# RECORDS SUPPLIED:
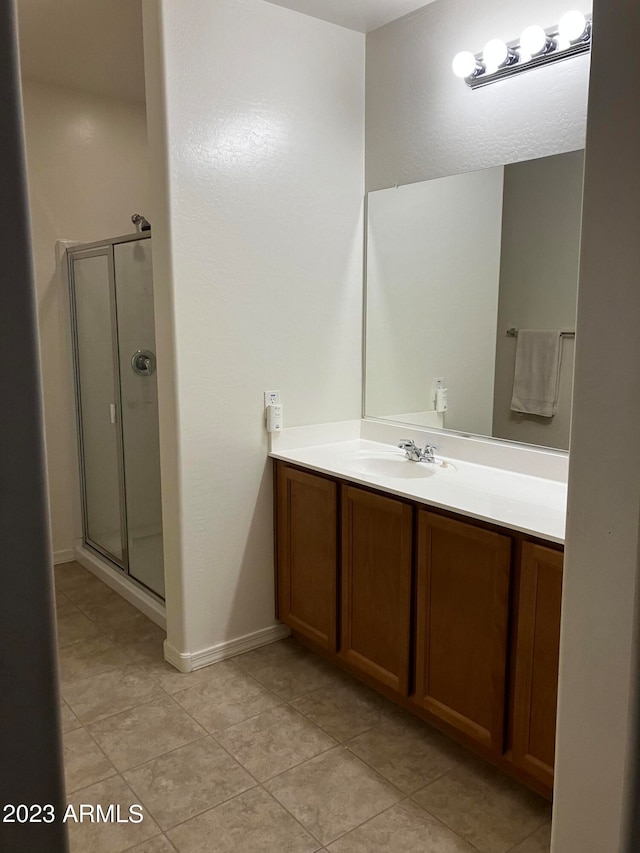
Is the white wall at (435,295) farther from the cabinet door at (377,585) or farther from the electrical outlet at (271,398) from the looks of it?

--

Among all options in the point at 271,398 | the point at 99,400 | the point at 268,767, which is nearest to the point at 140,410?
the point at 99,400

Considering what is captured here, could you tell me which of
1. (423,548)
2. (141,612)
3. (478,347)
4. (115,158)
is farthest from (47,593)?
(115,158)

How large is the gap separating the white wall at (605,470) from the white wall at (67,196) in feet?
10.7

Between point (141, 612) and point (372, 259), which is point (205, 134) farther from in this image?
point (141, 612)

* * *

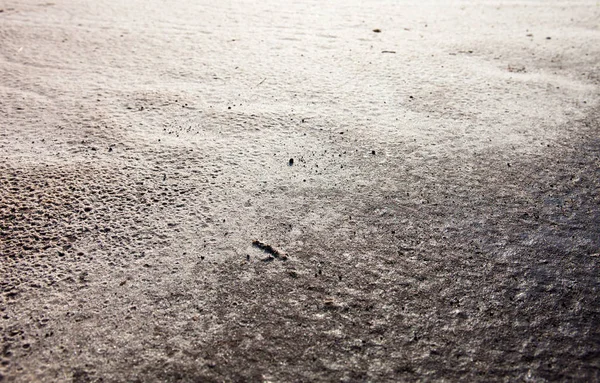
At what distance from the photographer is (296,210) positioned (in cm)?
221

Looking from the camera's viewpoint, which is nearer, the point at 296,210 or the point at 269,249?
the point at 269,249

# WHAT IS NEEDED:
Pick out every line above that contains the string "from", treating uppercase and lowercase as different.

# FULL SOLUTION:
Is the white wall at (435,295) farther from the cabinet door at (377,585) or farther from the electrical outlet at (271,398) from the looks of it?
is farthest from (47,593)?
How large is the gap separating the white wall at (605,470) from the white wall at (67,196) in feet?
Between point (141, 612) and point (372, 259), which is point (205, 134) farther from in this image?
At what distance from the photographer is (296,210) positioned (in cm)?
Looking from the camera's viewpoint, which is nearer, the point at 296,210 or the point at 269,249?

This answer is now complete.